_ACTIVITY_
Beginning with the first line, copy out each line of the material until the line containing "All Females Males" has been copied as well.

———

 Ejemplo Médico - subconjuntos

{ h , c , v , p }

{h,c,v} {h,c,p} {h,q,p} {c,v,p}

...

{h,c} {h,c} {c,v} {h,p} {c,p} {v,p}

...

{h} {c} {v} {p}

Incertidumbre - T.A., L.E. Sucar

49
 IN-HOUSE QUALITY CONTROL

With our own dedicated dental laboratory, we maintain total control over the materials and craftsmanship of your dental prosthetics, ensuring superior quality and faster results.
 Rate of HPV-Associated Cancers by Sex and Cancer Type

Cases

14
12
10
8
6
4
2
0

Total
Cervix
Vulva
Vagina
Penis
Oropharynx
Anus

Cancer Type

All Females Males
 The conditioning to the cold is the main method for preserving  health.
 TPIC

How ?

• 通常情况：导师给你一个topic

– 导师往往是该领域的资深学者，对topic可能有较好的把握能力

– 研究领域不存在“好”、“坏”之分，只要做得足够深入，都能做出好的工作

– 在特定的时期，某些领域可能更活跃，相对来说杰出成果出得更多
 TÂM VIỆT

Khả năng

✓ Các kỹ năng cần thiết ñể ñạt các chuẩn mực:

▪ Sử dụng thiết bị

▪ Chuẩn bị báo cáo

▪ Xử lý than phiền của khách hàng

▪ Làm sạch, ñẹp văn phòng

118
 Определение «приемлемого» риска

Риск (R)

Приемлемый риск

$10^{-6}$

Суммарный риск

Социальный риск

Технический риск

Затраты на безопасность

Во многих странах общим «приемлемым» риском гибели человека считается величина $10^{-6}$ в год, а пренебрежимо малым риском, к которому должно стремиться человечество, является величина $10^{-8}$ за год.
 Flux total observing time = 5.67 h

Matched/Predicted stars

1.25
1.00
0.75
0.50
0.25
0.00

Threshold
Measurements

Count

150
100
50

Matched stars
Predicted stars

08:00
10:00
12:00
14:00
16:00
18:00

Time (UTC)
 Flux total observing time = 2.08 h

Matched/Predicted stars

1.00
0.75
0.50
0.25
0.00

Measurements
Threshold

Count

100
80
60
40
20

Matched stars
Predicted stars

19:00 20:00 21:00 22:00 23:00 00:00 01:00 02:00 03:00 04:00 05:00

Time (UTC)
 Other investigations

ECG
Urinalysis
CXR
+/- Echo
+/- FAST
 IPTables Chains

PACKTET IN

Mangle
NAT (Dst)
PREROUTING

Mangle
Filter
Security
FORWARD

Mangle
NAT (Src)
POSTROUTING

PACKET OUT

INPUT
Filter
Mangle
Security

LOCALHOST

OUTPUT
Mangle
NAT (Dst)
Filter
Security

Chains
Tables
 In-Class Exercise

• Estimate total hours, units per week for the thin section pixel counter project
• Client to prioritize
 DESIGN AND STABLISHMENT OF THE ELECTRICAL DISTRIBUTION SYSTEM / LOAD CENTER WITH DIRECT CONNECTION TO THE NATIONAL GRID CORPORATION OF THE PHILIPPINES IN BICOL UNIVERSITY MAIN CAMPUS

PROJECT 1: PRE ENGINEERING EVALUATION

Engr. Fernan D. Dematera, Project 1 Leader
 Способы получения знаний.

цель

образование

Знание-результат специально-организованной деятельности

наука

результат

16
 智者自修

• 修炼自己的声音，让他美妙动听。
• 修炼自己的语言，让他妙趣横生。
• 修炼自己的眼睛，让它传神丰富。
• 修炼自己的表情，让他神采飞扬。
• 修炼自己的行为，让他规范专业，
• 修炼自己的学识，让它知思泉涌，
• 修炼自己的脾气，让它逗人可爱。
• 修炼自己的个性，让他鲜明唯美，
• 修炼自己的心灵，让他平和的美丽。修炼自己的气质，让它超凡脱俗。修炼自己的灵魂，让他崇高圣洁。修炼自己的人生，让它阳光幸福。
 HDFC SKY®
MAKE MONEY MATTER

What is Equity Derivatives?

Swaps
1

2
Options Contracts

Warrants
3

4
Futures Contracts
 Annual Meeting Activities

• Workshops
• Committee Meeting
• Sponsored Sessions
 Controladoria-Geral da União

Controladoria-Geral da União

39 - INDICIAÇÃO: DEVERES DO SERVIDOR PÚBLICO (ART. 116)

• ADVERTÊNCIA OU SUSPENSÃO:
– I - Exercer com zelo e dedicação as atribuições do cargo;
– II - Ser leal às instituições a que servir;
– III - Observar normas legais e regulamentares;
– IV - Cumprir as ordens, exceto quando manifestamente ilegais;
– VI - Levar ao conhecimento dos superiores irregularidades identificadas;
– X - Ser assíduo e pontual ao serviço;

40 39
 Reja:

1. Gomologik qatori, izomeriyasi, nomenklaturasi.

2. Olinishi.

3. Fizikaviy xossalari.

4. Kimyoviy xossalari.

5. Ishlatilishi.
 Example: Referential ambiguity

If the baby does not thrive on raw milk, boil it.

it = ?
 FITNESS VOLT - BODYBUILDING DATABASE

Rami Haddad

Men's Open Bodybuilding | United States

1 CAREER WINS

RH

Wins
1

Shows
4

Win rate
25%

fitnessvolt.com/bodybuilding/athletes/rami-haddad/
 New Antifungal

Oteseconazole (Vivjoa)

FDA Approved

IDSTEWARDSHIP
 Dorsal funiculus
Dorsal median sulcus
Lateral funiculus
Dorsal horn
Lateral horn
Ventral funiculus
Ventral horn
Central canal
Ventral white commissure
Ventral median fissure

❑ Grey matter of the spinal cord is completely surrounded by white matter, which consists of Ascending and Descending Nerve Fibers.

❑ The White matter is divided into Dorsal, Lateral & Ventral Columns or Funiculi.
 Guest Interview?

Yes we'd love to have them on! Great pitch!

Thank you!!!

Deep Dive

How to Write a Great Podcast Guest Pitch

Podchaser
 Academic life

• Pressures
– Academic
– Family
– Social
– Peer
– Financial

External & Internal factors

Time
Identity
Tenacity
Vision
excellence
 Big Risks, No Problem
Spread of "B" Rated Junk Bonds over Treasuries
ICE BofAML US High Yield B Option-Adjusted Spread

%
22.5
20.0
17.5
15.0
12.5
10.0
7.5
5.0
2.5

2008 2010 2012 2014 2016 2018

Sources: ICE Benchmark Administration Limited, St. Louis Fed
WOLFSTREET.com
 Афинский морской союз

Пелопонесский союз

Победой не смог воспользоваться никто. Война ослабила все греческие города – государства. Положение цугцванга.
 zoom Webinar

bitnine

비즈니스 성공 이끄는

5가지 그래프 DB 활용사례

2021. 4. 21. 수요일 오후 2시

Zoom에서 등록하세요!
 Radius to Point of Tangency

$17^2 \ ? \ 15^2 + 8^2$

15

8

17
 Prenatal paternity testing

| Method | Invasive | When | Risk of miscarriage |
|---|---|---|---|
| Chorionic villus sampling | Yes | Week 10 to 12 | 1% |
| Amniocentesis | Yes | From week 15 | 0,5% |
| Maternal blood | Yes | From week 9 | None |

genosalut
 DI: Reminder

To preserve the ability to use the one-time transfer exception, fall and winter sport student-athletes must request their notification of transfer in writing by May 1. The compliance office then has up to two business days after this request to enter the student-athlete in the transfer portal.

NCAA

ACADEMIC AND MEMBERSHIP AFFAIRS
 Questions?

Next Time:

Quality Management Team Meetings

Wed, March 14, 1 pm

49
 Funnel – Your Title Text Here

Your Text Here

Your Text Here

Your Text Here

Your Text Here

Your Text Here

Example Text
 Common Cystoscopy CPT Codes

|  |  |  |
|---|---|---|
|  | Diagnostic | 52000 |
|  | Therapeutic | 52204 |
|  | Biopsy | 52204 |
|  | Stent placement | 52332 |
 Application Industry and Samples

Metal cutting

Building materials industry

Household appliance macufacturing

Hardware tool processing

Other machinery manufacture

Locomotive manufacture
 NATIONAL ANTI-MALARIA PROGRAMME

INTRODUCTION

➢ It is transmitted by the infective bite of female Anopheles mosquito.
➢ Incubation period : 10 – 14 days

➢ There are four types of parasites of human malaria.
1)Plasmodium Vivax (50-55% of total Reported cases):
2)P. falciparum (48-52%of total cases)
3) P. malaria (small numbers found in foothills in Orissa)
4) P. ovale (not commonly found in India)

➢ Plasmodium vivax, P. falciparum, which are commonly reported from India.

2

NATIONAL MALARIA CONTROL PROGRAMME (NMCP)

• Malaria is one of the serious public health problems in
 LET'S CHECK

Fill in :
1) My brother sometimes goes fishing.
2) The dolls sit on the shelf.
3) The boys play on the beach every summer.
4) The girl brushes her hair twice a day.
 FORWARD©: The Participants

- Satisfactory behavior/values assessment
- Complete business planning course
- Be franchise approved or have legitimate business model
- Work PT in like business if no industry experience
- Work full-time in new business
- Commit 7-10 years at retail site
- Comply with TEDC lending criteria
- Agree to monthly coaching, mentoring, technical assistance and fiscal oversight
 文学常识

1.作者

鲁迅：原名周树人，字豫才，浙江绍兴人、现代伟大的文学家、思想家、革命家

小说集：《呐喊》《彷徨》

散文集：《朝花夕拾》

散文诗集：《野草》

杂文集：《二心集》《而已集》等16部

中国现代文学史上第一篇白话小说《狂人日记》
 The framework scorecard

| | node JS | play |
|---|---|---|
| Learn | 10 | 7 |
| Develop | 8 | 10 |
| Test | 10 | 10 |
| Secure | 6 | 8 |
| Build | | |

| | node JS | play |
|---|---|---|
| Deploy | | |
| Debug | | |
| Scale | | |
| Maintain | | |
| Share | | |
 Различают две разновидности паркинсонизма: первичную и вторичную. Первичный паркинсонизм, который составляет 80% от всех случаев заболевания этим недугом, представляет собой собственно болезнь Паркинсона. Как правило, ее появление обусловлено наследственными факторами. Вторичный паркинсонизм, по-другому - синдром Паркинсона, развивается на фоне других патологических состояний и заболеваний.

———

_FINISHED TASK_
 Ejemplo Médico - subconjuntos

{ h , c , v , p }

{h,c,v} {h,c,p} {h,q,p} {c,v,p}

...

{h,c} {h,c} {c,v} {h,p} {c,p} {v,p}

...

{h} {c} {v} {p}

Incertidumbre - T.A., L.E. Sucar

49
 IN-HOUSE QUALITY CONTROL

With our own dedicated dental laboratory, we maintain total control over the materials and craftsmanship of your dental prosthetics, ensuring superior quality and faster results.
 Rate of HPV-Associated Cancers by Sex and Cancer Type

Cases

14
12
10
8
6
4
2
0

Total
Cervix
Vulva
Vagina
Penis
Oropharynx
Anus

Cancer Type

All Females Males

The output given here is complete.